78 years ago, on the 27th of January 1945, the Red Army finally liberated the Auschwitz-Birkenau concentration camp in Poland which has come to be regarded as the site of some of the worst atrocities in human history. Despite holding 1.3 million people during its operation, by the time the Soviets reached Auschwitz, just 7,000 remained. The scenes of suffering that were witnessed by the liberating troops were horrifying, with Soviet General Vasily Petrenko remarking at his shock at the “indescribable hatred” that had befallen those held in the camp.

The Holocaust – as it came to be known – was the genocide of six million Jewish people. As a result, every year on the 27th of January during Holocaust Memorial Day, we remember the six million Jewish people who were systematically persecuted and murdered by the Nazis and their collaborators during the Holocaust. We also remember other groups who were persecuted and murdered by the Nazis. These include Roma and Sinti people, disabled people, gay people, Jehovah’s Witnesses, political opponents, and many others. 

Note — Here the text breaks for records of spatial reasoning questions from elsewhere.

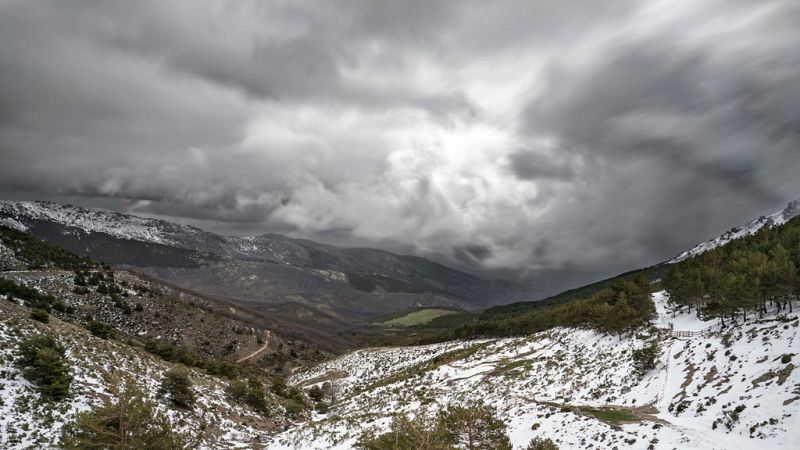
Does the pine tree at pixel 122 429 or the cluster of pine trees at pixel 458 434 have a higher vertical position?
the pine tree at pixel 122 429

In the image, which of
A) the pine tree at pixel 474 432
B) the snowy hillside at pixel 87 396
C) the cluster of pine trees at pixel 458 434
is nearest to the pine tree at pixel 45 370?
the snowy hillside at pixel 87 396

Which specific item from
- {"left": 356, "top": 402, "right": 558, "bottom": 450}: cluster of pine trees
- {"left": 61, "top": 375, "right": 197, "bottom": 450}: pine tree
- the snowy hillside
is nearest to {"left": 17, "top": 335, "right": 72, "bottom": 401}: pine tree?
the snowy hillside

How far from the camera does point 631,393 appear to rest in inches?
1420

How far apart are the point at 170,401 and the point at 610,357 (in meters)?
51.4

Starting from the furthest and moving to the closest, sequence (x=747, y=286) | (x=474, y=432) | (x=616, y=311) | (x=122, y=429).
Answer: (x=616, y=311), (x=747, y=286), (x=474, y=432), (x=122, y=429)

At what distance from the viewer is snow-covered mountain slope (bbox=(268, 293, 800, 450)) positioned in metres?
23.2

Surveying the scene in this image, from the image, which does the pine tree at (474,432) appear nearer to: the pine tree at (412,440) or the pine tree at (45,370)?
the pine tree at (412,440)

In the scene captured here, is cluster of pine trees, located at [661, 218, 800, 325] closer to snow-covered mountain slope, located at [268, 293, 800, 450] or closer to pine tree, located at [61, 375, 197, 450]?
snow-covered mountain slope, located at [268, 293, 800, 450]

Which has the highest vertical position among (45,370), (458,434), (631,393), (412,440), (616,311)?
(45,370)

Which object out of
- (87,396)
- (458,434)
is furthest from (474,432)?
(87,396)

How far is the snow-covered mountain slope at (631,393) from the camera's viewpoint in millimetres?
23234

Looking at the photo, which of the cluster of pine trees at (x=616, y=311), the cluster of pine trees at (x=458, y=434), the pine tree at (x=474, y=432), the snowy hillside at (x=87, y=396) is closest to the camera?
the cluster of pine trees at (x=458, y=434)

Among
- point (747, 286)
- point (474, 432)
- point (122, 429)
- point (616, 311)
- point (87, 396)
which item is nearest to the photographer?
point (122, 429)

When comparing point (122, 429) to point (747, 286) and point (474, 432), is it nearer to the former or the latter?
point (474, 432)
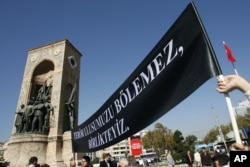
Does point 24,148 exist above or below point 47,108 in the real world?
below

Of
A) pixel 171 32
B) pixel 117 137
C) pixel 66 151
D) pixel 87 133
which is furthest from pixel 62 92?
pixel 171 32

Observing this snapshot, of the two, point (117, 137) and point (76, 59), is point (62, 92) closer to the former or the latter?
point (76, 59)

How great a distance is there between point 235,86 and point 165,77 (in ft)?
3.65

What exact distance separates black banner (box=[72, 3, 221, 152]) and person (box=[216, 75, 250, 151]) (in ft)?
0.79

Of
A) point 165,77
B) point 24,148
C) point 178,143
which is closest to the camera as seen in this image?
A: point 165,77

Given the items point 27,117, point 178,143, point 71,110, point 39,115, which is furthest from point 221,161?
point 178,143

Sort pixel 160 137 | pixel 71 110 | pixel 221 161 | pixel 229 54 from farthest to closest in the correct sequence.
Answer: pixel 160 137
pixel 71 110
pixel 229 54
pixel 221 161

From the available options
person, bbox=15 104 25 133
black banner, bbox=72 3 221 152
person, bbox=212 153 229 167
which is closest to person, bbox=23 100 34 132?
person, bbox=15 104 25 133

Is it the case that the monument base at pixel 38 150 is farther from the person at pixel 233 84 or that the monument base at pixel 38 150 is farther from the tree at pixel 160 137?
the tree at pixel 160 137

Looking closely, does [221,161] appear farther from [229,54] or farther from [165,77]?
[229,54]

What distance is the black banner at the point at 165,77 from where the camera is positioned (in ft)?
7.44

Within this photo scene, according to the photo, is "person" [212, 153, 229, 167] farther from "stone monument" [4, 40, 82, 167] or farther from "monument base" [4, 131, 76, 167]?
"stone monument" [4, 40, 82, 167]

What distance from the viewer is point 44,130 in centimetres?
1408

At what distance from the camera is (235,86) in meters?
1.53
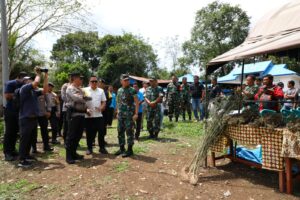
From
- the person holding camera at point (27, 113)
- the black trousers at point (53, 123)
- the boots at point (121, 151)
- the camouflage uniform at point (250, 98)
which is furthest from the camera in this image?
the black trousers at point (53, 123)

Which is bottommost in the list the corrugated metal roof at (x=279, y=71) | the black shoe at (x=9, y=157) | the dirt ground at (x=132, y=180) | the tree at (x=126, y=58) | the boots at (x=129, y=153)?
the dirt ground at (x=132, y=180)

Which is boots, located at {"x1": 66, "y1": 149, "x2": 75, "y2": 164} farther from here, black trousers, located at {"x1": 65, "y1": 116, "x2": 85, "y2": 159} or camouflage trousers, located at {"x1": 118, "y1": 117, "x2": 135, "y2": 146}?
camouflage trousers, located at {"x1": 118, "y1": 117, "x2": 135, "y2": 146}

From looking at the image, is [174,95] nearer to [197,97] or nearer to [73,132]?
[197,97]

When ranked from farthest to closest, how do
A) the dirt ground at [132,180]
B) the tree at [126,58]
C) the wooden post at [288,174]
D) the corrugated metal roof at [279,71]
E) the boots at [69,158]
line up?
the tree at [126,58]
the corrugated metal roof at [279,71]
the boots at [69,158]
the dirt ground at [132,180]
the wooden post at [288,174]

Although the Holocaust happened almost 80 years ago, it is still part of living history. As such, it is it is important to remember, reflect and help share the legacy of the Holocaust with future generations. These events must be remembered as they serve as warning of what can happen when we allow racist and discriminatory ideology to grow and why we must stand up against it.

The theme of this year’s Holocaust Memorial Day is 'Ordinary People’ because it was ordinary people, living ordinary lives, who were attacked, not because of something they had done, but simply because of who they were. Because of their religion, their nationality, the colour of their skin or the people that they loved. And it was ordinary people who stood by and allowed it to happen, persuaded by the propaganda fed to them or afraid to act for fear of retribution. Some ordinary people went to extraordinary measures to speak out or to try to rescue others. Other ordinary people were the attackers, the guards and soldiers, the politicians, the railway workers transporting people to their deaths, the enablers.

This theme of ‘ordinary people’ is a powerful one. Its message is one that applies not only to events on the scale of the Holocaust, but to everyday life because, in the words of Edmund Burke, “all that is necessary for evil to triumph is for good men to do nothing.” It is about ordinary people standing up for what they believe in because sometimes that’s all it takes. Throughout history, ordinary people have often decided to ignore what was going on around them, to become bystanders, to allow genocide to continue. This is what we must learn from the past, that we ordinary people have the ability to stand up for what we believe in and prevent atrocities like this from happening again.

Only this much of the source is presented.